Marcia degli “Imbavagliati”? Regime che “ha paura, vuole chiuderci perché può essere giudicato”? Nel 1979 aveva un senso, nel 2019 campagna più sgangherata non si poteva orchestrare. Il Regime truculento sarebbe quello che ha imbottito Radio Radicale con più di un centinaio di milioni lungo un trentennio nel quale l’emittente ha potuto godere del grande privilegio di essere – insieme – organo di partito e soggetto titolare di servizio pubblico. Un’eccezione che non può divenire precedente, se non vogliamo che domani Radio Padania chieda contributi e status di servizio pubblico per trasmette le sedute del consiglio regionale lombardo o dopodomani Radio 5 Stelle reclami i soldi del contribuente visto che manda in onda le inaugurazioni dell’anno giudiziario.
Ciò significa che su Radio Radicale debba calare il silenzio? Neanche per sogno. Significa soltanto che va cercata per Radio Radicale 2019 una soluzione diversa da Radio Radicale 1979, anche perché la sola giustificazione del suo essere “servizio pubblico” è rappresentata da una trasmissione (diretta dal Parlamento) ormai ampiamente coperta da altri. E da questo punto di vista la campagna vittimista Regime Cattivo contro Radio Antipartitocratica Buona, è controproducente. Avrebbero avuto – e ancora avrebbero – invece senso due altre possibili campagne, peraltro non contradditorie fra di loro.
La prima: chiedere per Radio Radicale un vero salto di qualità in una logica di servizio pubblico. Mamma Rai ha 13.058 dipendenti, dei quali 1760 giornalisti. Francamente 53 unità in più, per dar vita a una Rai4 tutta dedicata alle trasmissioni in diretta da ogni sede politica, economica, giudiziaria di rilievo, sarebbero un vero affare per la Rai (più offerta informativa reale), per il contribuente (informazione senza filtri) e per una Radio Radicale che infine coronerebbe la propria missione di servizio pubblico. Da Radio Radicale a Rai 4: questa la campagna per la quale credo una grande fetta di Paese si sarebbe mobilitata, a prescindere dal colore politico.
Soluzione impossibile, troppo complicata, impedita da ostacoli burocratici? Non ci credo ma in ogni caso l’alternativa c’è. Non si può predicare libero mercato e non tentare nemmeno di praticarlo. Perché escludere in via teorica che esistano forze imprenditoriali sufficientemente illuminate da capire che il patrimonio civile e le risorse umane rappresentate da Radio Radicale possano essere anche un investimento economico, soprattutto in tempi nei quali la carta stampata affonda nella crisi e gli stessi numeri del media tv non sono incoraggianti? Io credo che la radio sia il media che meglio si sposa con l’era dei social, e che una campagna pubblica per cercare energie e forze capaci di aprire un nuovo ciclo di Radio Radicale – senza snaturarne in alcun modo l’identità – sarebbe coronata dal successo.

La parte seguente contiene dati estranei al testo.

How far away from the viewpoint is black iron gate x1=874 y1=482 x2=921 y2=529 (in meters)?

Lasciatemi infine citare l’ultima buona ragione per rompere lo status quo dei denari pubblici sempre e comunque a Radio Radicale. E’ la ragione del Partito Radicale, di un partito dei radicali che per far vivere una Radio ha ridotto sé stesso al sostanziale nulla. Altro che “Regime che ha paura”: il partito dei radicali non fa più paura a nessuno, non c’è più, si è autoridotto a generica ONG di istanze mondialiste buoniste, ha celebrato il proprio suicidio elettorale pur di vedersi garantite le quote di finanziamenti pubblici indispensabili a preservare una radio che di quelli ha campato. Liberare il partito dei radicali dalla condizione di ostaggio, occupato dal finanziamento pubblico, è l’altra buona, anzi ottima ragione per cambiare. Dopo mezzo secolo di soldi pubblici, spalancare le finestre sarebbe tutta salute.